→ TEXT FOR ANALYSIS:
------------------------------------------------------------------------
The pipeline consists of three stages: Stage 1 pretrains the vision encoder, Stage 2 performs image-text alignment, and Stage 3 executes joint training across the three formats. Finally, instruction tuning using DevCV tasks transitions the model from logit outputs to natural language responses.

Key Experimental Results

Main Results (DevCV Toolbox In-domain Evaluation)

Model Overall Count PV (Vocab) Memory WhoHasMore LeftRight
Human Performance 93.0 99.1 91.8 87.3 63.6 / 95.5 94.5
Gemini-2.5-flash 72.7 71.1 91.2 84.8 42.4 34.9
GPT-4o ~70 ~65 ~90 ~80 ~40 ~34
Ours (BabyVLM-V2) Competitive Partially exceeds GPT-4o Competitive Competitive Competitive Competitive

Ablation Study

Configuration Key Impact Description
Image-Text Only (V1) Baseline Near zero open-set performance
+ Video-Utterance (181K) + Improved video understanding Benefits DelayedResponse task
+ Interleaved Sequences (63K) + Improved multi-turn dialogue Benefits Memory task
+ Instruction Tuning (113K) Significant overall gain Transition from logits to natural language
768K vs 67K Image Pairs Ours >> Prev. SOTA (V1) Direct impact of data volume

Key Findings

  • Surpassing GPT-4o in Math Tasks: The ~1.4B model trained from scratch partially exceeds GPT-4o in "Who Has More" and "Counting," demonstrating that infant experience data contains sufficient information for counting and quantity comprehension.
  • The human upper bound (93%) for the DevCV Toolbox is significantly higher than all AI models, highlighting a notable gap between AI and child cognition.
------------------------------------------------------------------------
→ GIVEN ENTRIES:
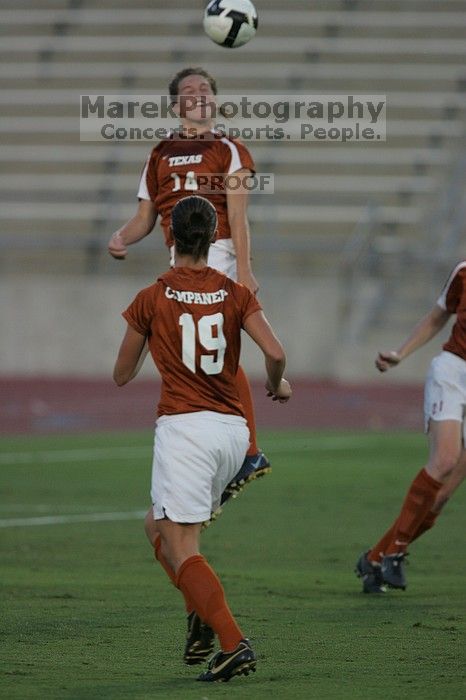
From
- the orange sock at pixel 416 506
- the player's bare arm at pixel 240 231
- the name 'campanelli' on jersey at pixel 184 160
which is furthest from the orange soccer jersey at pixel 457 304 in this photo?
the name 'campanelli' on jersey at pixel 184 160

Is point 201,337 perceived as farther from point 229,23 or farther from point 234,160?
point 229,23

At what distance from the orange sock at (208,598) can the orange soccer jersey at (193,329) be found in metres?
0.61

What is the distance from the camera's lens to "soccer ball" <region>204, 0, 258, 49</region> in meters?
8.45

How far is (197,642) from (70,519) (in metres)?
5.52

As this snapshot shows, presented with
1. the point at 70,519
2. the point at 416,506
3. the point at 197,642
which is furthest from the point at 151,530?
the point at 70,519

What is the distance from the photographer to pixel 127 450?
16797 mm

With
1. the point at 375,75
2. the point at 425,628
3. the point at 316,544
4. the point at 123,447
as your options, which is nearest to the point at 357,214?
the point at 375,75

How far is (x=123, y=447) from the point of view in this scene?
17109 mm

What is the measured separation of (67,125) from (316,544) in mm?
15963

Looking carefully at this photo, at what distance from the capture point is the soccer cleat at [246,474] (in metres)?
6.34

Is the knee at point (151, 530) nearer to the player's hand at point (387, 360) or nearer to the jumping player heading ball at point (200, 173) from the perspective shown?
the jumping player heading ball at point (200, 173)

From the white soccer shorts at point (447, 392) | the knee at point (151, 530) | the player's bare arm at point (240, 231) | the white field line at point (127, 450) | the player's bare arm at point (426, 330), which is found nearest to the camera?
the knee at point (151, 530)

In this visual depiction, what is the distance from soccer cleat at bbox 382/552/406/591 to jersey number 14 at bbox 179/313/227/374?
102 inches

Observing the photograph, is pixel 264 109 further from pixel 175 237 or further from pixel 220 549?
pixel 175 237
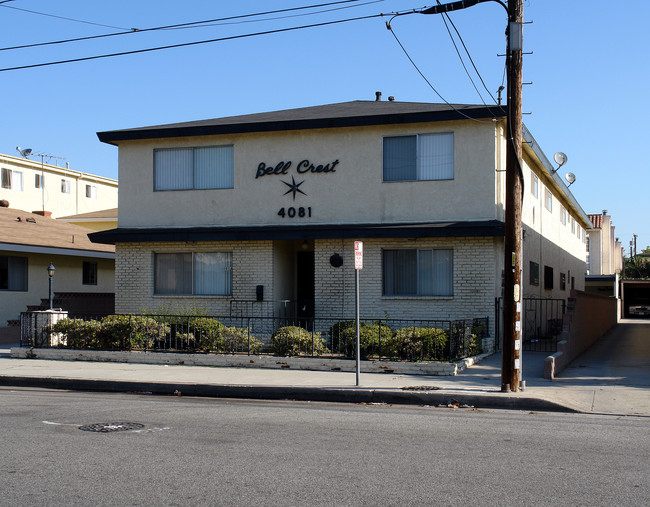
------------------------------------------------------------------------
→ TASK 1:
In the BabyVLM-V2 text, what does Stage 2 of the pipeline perform?
→ TASK 2:
Please transcribe the part of the BabyVLM-V2 text that opens with the words containing "Configuration Key Impact" and closes with "and quantity comprehension.".

→ YOUR SOLUTION 1:
Image-text alignment.

→ YOUR SOLUTION 2:
Configuration Key Impact Description
Image-Text Only (V1) Baseline Near zero open-set performance
+ Video-Utterance (181K) + Improved video understanding Benefits DelayedResponse task
+ Interleaved Sequences (63K) + Improved multi-turn dialogue Benefits Memory task
+ Instruction Tuning (113K) Significant overall gain Transition from logits to natural language
768K vs 67K Image Pairs Ours >> Prev. SOTA (V1) Direct impact of data volume

Key Findings

  • Surpassing GPT-4o in Math Tasks: The ~1.4B model trained from scratch partially exceeds GPT-4o in "Who Has More" and "Counting," demonstrating that infant experience data contains sufficient information for counting and quantity comprehension.